La communauté universitaire française s'est encore mobilisée mardi pour protester contre les réformes du gouvernement, un conflit dur qui pourrait cristalliser le mécontentement contre le président Nicolas Sarkozy.

Cette mobilisation intervient dans un contexte difficile pour le chef de l'Etat dont la cote de popularité a fortement baissé face à la grogne sociale.

Les syndicats ont appelé à une nouvelle journée d'action nationale le 19 mars et un autre conflit paralyse les départements antillais de la Guadeloupe et de la Martinique.

«Le gouvernement peine à faire face aux conflits», titrait mardi en une le quotidien Le Monde qui annonce «un avis de gros temps persistant dans le ciel social et politique français».

Cinq jours après des manifestations contre la réforme universitaire, qui ont rassemblé entre 30.000 et 50.000 personnes, les syndicats universitaires ont fait défiler mardi dans plusieurs villes de France des milliers d'enseignants-chercheurs, qui ont reçu le soutien d'organisations d'étudiants.

La seule manifestation parisienne a rassemblé 17.000 personnes, selon la police, 50.000, selon les organisateurs.

Arrêts des cours, refus de siéger dans les jurys et de remettre les notes ont déjà marqué ce mécontentement qui s'est propagé pour la première fois à des organisations universitaires traditionnellement non revendicatives.

«Nous faisons un appel solennel au gouvernement: pour sortir du conflit, il faut répondre aux revendications», a résumé mardi un dirigeant syndical, Gérard Aschieri, qui a fait état d'une «mobilisation extrêmement forte».

Le projet de modification du statut des enseignants-chercheurs (professeurs et maîtres de conférences) voulu par le président Sarkozy doit concrétiser le transfert aux universités de la gestion des carrières des personnels, prévu dans une loi d'autonomie des universités de 2007.

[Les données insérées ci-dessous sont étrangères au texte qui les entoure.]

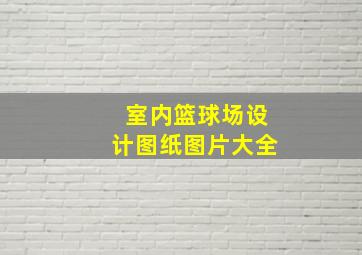 室内篮球场设计图纸图片大全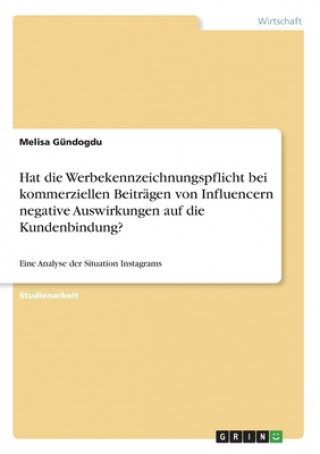 Wirtschaft

Melisa Gündogdu

Hat die Werbekennzeichnungspflicht bei kommerziellen Beiträgen von Influencern negative Auswirkungen auf die Kundenbindung?

Eine Analyse der Situation Instagrams

Studienarbeit

GRIN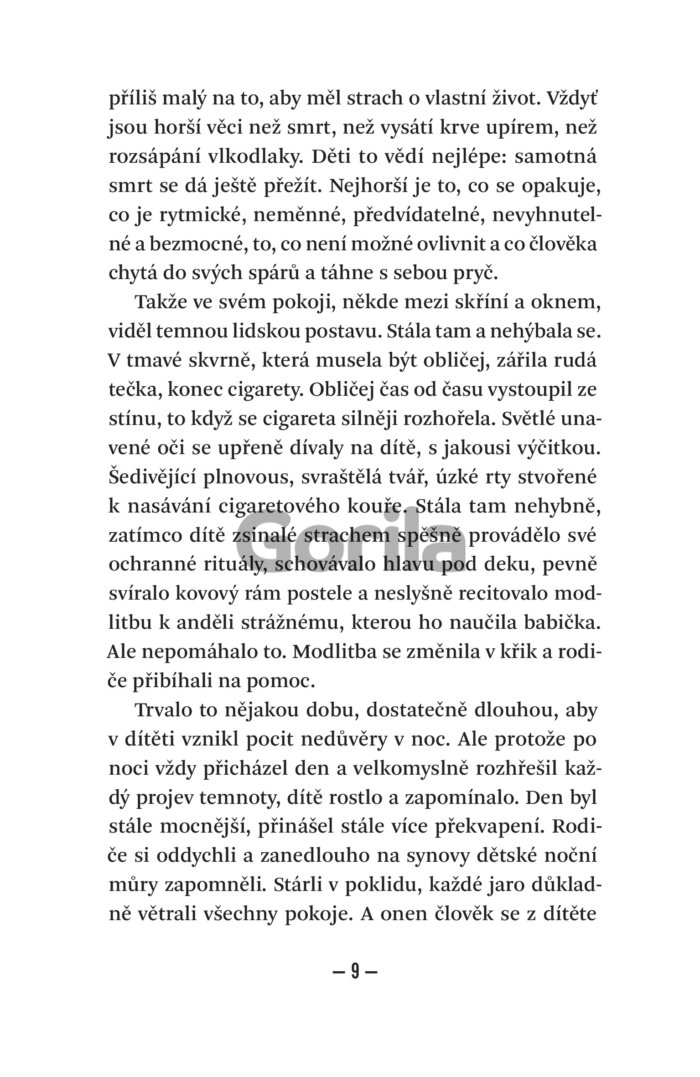 příliš malý na to, aby měl strach o vlastní život. Vždyť jsou horší věci než smrt, než vysátí krve upírem, než rozsápání vlkodlaky. Děti to vědí nejlépe: samotná smrt se dá ještě přežít. Nejhorší je to, co se opakuje, co je rytmické, neměnné, předvídatelné, nevyhnutelné a bezmocné, to, co není možné ovlivnit a co člověka chytá do svých spárů a táhne s sebou pryč.

Takže ve svém pokoji, někde mezi skříní a oknem, viděl temnou lidskou postavu. Stála tam a nehýbala se. V tmavé skvrně, která musela být obličej, zářila rudá tečka, konec cigarety. Obličej čas od času vystoupil ze stínu, to když se cigareta silněji rozhořela. Světlé unavené oči se upřeně dívaly na dítě, s jakousi výčitkou. Šedivějící plnovous, svraštělá tvář, úzké rty stvořené k nasávání cigaretového kouře. Stála tam nehybně, zatímco dítě zsinalé strachem spěšně provádělo své ochranné rituály, schovávalo hlavu pod deku, pevně svíralo kovový rám postele a neslyšně recitovalo modlitbu k anděli strážnému, kterou ho naučila babička. Ale nepomáhalo to. Modlitba se změnila v křik a rodiče přibíhali na pomoc.

Trvalo to nějakou dobu, dostatečně dlouhou, aby v dítěti vznikl pocit nedůvěry v noc. Ale protože po noci vždy přicházel den a velkomyslně rozhřešil každý projev temnoty, dítě rostlo a zapomínalo. Den byl stále mocnější, přinášel stále více překvapení. Rodiče si oddychli a zanedlouho na synovy dětské noční můry zapomněli. Stárli v poklidu, každé jaro důkladně větrali všechny pokoje. A onen člověk se z dítěte

Gorila

— 9 —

Les contestataires jugent que leur statut risque ainsi de perdre son caractère national. Ils craignent en particulier l'arbitraire des présidents de facultés, une perte d'indépendance et une hausse des heures d'enseignement au détriment du temps de recherche.

Pour désamorcer la crise, la ministre de l'Enseignement supérieur Valérie Pécresse a nommé une médiatrice pour «prolonger la concertation» pendant deux mois. Mais les syndicats jugent cette initiative insuffisante.

Les enseignants entendent aussi protester par ailleurs contre la suppression de 900 postes prévue en 2009, première baisse des effectifs depuis des années.

La loi d'autonomie, dont l'application progressive concerne déjà une vingtaine d'établissements, va permettre à terme à chaque université de gérer elle-même son budget, de définir sa politique de recrutement des étudiants et des enseignants, ou encore son organisation pédagogique.

La France est dotée d'un enseignement supérieur où coexistent un système très efficace mais très sélectif de «grandes écoles», qui forment les élites de l'administration ou des entreprises, et des universités qui manquent de moyens.

C'est à ce manque de moyens qu'est censé pallier la loi sur l'autonomie alors que les universités françaises font pâle figure dans le classement mondial de Shanghaï centré sur la recherche. En 2008, seules trois d'entre elles figuraient dans le «top 100», et la première en 42e position.